Canada: Wallboard prices have risen in western Canada following the implementation of antidumping tariffs of up to 277% on gypsum wallboard from the US. Builders and suppliers fear the ruling could disrupt the supply of the product for construction projects, including the rebuilding campaign in Fort McMurray in Alberta, according to the Canadian Press news agency.
The Canada Border Services Agency imposed preliminary tariffs on 6 September 2016 on US wallboard into Canada for use in British Colombia, Alberta, Saskatchewan, Manitoba, the Yukon and Northwest Territories. The provisional duty ranges from 125% on imports from CertainTeed Gypsum and Ceiling, 105% on Georgia-Pacific Gypsum, 144% on USG and 277% on all other importers.
Canada: The Canadian International Trade Tribunal has started an inquiry to determine whether the dumping of gypsum wallboard from the US has damaging effects on the local market. The inquiry follows an investigation by the Canada Border Services Agency. The tribunal will determine whether the dumping has caused injury or retardation or is threatening to cause injury to the domestic industry.
The tribunal is an independent quasi-judicial body that reports to the Canadian parliament through the Minister of Finance. It hears cases on dumped and subsidised imports, safeguard complaints, complaints about federal government procurement and appeals of customs and excise tax rulings. It can also offer advice on economic, trade and tariff matters.
Canada: The Canadian Gypsum Company has stopped gypsum mining for the summer at its Little Narrows quarry in Cape Breton. A local councillor quoted by the Cape Breton Post newspaper said that mining has now stopped for the year. However he didn't believe that the company had yet decided whether to shut down the site completely. He added that synthetic gypsum taken from the power plants was replacing natural gypsum at gypsum wallboard plants along the east coast of the US.
In January 2016 the subsidiary of USG laid off 14 winter maintenance workers at the site.
Canada: The Canada Border Services Agency (CBSA) has launched an investigation in whether gypsum wallboard from the US is being sold at 'unfair' prices in British Columbia, Alberta, Saskatchewan and Manitoba, as well as the Yukon and Northwest Territories. The investigation is the result of a complaint filed by CertainTeed Gypsum Canada. The complainant alleges that jobs, profits and productivity in Canada are being harmed by the sale of these goods.

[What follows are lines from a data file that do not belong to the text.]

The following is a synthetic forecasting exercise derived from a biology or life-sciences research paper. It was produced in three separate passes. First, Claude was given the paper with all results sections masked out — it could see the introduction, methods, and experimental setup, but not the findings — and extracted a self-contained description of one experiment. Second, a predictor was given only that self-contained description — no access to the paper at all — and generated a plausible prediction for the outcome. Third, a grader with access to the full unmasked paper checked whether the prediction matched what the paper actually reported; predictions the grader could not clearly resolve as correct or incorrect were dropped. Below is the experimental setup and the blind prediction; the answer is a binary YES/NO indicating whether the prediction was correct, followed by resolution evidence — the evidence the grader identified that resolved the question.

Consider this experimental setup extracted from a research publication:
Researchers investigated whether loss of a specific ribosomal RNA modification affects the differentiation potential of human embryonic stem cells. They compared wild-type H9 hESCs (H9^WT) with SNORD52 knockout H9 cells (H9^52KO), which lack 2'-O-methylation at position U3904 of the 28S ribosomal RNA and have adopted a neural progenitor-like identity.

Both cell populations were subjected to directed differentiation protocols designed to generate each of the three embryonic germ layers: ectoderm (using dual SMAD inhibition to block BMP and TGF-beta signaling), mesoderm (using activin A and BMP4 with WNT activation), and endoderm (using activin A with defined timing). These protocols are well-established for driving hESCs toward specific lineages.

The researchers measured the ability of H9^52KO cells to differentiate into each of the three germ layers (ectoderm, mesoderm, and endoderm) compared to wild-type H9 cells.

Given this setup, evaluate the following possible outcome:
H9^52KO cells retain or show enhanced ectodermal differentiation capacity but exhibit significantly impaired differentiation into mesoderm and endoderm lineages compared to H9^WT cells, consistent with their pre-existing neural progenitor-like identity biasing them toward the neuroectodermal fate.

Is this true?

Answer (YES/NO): YES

The CBSA and the Canadian International Trade Tribunal (CITT) will both play a role in the investigation. The CITT will begin a preliminary inquiry to determine whether the imports are harming the Canadian producer and will issue a decision by 8 August 2016. At the same time, the CBSA will investigate whether the imports are being sold in Canada at unfair prices, and will make a preliminary decision by 6 September 2016.
A national anti-dumping investigation into gypsum wallboard from the US was previously conducted by the CITT in 1992.